Das Vorkommensgebiet der Piranhas umfasst alle großen Flüsse in Südamerika. Hauptsächlich ist er im Amazonas in und seinen Zu- und Nebenflüssen in Brasilien zu finden. Der Amazonas ist der längste Fluss Südamerikas und misst mit seinen Einzugsgebieten eine Fläche von über 7 000 000 Quadratkilometern. Die Nebenflüsse, die Aus den Anden kommen, wie z.B. Jurua, Purus und Madeira, führen lehmig trübes Wasser ( Weißwasserflüsse ). Der Rio Negro aus dem westlichen Tiefland bringt humusführendes, saures Schwarzwasser. Aus dem brasilianischen und guyanischen Bergland führen der Tapajos und der Xingu sehr durchsichtiges Klarwasser. Die meisten Piranhas lassen sich in den, aus den Anden kommenden, Weißwasserflüssen finden. Dort beträgt die Sichtweite unter Wasser gerade noch 20cm. Wogegen im Schwarzwasser die Sichtweite 50cm - 3m beträgt. Im Schwarzwasser findet man an den Stellen, wo aus Nebenflüssen Weißwasser zufließt einen stärkeren Fischreichtum. Das Klarwasser stammt aus Gebieten, wo sehr viel Granit und Gneis in der Erde ist und somit das Wasser nicht verunreinigt, dies begünstigt eine große Artenvielfalt an Fischen und Pflanzen, jedoch sind Piranhas hier eher selten zu finden. An den Stellen, wo sich Das Klarwasser mit Weiswasser mischt, treten die Piranhas wieder vermehrt auf.
In der Regenzeit steigen die Flüsse im Amazonasgebiet um ein beträchtliches Maß an und überschwemmen weite Teile des Landes. In der Trockenzeit sinkt der Wasserspiegel wieder und entlang der Flüsse bilden sich zahlreiche kleine Seen. Viele dieser Gewässer Trocknen binnen kurzer Zeit aus, viele jedoch bleiben als See bestehen. In diesen Seen ist oft ein großer Fischreichtum zu erkennen, befindet sich jedoch unter den Fischen ein Schwarm Piranhas, so werden diese Fische sehr schnell zu ihrer Beute. Daraufhin entsteht Nahrungsknappheit und die ausgehungerten Piranhas können sofort alle Menschen und Tiere, die das Gewässer betreten angreifen.

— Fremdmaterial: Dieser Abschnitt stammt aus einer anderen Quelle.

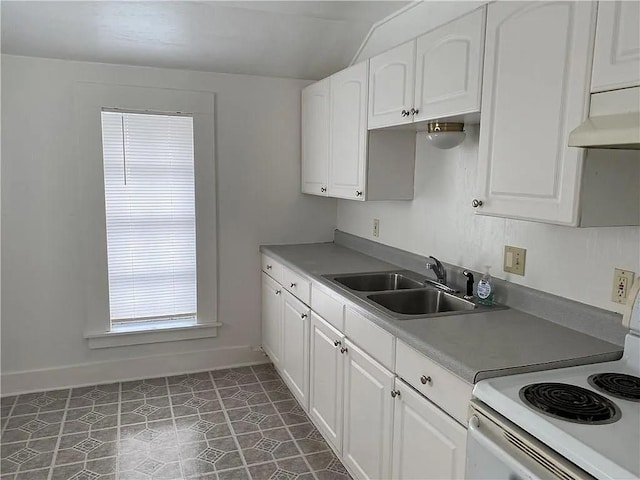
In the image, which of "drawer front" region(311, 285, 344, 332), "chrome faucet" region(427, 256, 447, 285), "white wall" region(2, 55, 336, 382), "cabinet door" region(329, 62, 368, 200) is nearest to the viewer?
"drawer front" region(311, 285, 344, 332)

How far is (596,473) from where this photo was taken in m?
1.05

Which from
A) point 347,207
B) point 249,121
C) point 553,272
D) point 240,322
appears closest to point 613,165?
point 553,272

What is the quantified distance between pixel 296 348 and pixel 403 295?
0.89 meters

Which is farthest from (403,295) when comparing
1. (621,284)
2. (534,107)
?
(534,107)

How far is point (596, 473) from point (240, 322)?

Außerdem sind Piranhas auch im unteren Teil des Rio San Francisco in Brasilien zu finden, welcher immerhin ein Einzugsgebiet von 630 000 Quadratkilometern verfügt. Auch das Tiefland des Orinoko ist ein wichtiges Vorkommensgebiet der Piranhas. Mit einem Einzugsgebiet von 1 000 000 Quadratkilometern durchfließt er in einem Bogen Venezuela und bildet über 200 km Länge auch die Grenze zwischen Venezuela und Kolumbien. Weiter südöstlich des Orinoko befinden sich in Guyana weitere Gewässersysteme, in denen zahlreiche Piranhas leben. Ebenfalls sind Piranhas im Rio Parana und im Rio Paraguay viel weiter südlich anzutreffen.